About this task >> Write the next part of the passage on titin in skeletal muscle, continuing from its final words.

Selected excerpt >>
◆ ◆ ◆ ◆

Titin is the third myofilament of skeletal muscle where it spans the I-band and A-band regions of the sarcomere.
Multiple titin mutations have been described that result in debilitating myopathies, highlighting titin's importance
in skeletal muscle and the need to understand all of titin's functions fully. Our current understanding of titin is
largely based on studying passive skeletal muscle and assuming that no established properties change when
skeletal muscle is activated. However, recent studies suggest that titin's I-band segment interacts with the thin
filament in contracting or diseased muscle, altering titin's extensibility from that in passive muscle and impacting
passive force and thick filament activation. Possible thin filament interaction sites are the PEVK element and the
N2A of skeletal muscle, the latter is part of a recently discovered novel stiffness regulation mechanism that
involves MARP1, a stress response protein. Using mouse models aims 1 and 2 focus on the roles of the N2A
and PEVK elements in regulating titin stiffness in skeletal muscle, including the effects of upregulating MARP.
We also study the role of titin in activating the thick filament in skeletal muscle. Important work in the myosin field
has shown that muscle activation requires thin filament activation (as is well-known) and thick filament activation
mechanisms (a more recent discovery). In relaxed skeletal muscle, myosin is either in the super-relaxed (SRX)

◆ ◆ ◆ ◆

Stored data:
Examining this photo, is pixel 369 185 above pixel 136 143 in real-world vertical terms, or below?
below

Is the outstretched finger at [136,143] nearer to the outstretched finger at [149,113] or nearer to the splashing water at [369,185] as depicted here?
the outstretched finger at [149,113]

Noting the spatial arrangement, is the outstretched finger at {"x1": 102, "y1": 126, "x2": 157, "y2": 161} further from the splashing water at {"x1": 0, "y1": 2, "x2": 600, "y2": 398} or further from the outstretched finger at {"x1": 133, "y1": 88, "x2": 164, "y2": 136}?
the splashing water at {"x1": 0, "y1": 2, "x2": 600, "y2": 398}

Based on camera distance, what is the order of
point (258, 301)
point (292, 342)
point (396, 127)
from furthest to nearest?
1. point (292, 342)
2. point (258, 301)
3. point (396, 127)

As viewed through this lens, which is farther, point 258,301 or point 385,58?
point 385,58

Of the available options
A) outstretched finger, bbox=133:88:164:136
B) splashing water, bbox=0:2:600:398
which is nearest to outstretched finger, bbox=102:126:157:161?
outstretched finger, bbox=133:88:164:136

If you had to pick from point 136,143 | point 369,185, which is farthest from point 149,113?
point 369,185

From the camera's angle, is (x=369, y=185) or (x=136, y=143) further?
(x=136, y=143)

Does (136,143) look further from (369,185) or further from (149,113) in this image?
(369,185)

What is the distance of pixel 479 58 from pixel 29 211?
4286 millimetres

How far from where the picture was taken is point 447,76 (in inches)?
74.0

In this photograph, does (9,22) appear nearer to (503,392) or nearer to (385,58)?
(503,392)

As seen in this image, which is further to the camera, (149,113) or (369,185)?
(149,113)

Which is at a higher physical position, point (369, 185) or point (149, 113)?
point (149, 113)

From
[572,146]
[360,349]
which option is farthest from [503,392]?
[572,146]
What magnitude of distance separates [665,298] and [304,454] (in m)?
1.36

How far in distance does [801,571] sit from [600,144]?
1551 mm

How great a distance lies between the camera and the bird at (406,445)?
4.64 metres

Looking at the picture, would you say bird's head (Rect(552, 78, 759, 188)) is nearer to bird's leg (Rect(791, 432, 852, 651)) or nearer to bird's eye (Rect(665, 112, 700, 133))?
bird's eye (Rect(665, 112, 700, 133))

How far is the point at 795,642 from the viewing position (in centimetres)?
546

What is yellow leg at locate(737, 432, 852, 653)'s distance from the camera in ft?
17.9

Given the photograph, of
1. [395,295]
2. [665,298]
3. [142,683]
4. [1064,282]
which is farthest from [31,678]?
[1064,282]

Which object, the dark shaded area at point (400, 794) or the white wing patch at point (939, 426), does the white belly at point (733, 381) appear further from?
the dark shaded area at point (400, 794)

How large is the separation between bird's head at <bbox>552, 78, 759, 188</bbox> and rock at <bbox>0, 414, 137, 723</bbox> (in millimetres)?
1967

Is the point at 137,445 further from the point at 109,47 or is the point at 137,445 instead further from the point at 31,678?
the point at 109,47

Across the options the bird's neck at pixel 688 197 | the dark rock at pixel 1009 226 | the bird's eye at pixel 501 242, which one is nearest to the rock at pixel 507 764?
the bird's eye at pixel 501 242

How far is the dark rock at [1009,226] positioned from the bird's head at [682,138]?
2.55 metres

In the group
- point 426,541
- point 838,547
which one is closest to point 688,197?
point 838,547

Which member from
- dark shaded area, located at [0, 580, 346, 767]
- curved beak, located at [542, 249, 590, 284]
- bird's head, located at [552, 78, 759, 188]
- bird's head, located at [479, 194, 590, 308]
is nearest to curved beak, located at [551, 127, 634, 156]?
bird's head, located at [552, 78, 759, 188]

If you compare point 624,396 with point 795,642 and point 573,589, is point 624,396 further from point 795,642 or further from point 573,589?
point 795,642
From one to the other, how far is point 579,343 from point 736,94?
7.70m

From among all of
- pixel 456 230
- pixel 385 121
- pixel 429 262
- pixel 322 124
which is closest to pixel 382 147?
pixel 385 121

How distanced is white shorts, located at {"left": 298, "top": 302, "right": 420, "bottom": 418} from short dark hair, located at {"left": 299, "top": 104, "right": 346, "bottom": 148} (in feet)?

◆ ◆ ◆ ◆

Exercise response >>
state or the disordered-relaxed (DRX) state. The conversion of SRX to DRX turns thick filaments ON, promoting
contraction. Several mechanisms have been proposed to regulate the ON state of the skeletal muscle thick
filament, including a mechano-sensing mechanism that involves thick filament strain. We have previously
obtained evidence that titin-based passive force strains the skeletal muscle thick filament. Aim three will test the
hypothesis that this converts SRX to DRX myosin in skeletal muscle and switches the thick filament from OFF
to ON. High-resolution ATP turnover assays have revealed that although the SRX state occurs in each of the A-
band regions of skeletal muscle (the D-zone, C-zone, and P-zone), the C-zone has the highest level. In addition
to titin, the C-zone contains MyBP-C. Aim 4 will study the importance of each in SRX. It will also address the
effect of locally perturbing titin strain (by deleting single C-zone domains) on SRX in skeletal muscle. This work
has high novelty and addresses fundamental questions that have clinical relevance. All required models and
tools are available, an experienced team of collaborators is in place, and extensive pilot data support the guiding
hypotheses of the proposed research. This proposal is a significant step towards our long-term goal, which is to
gain a detailed understanding of the roles of titin in both passive and active skeletal muscle and contribute to our
understanding of the mechanistic basis of skeletal muscle disease.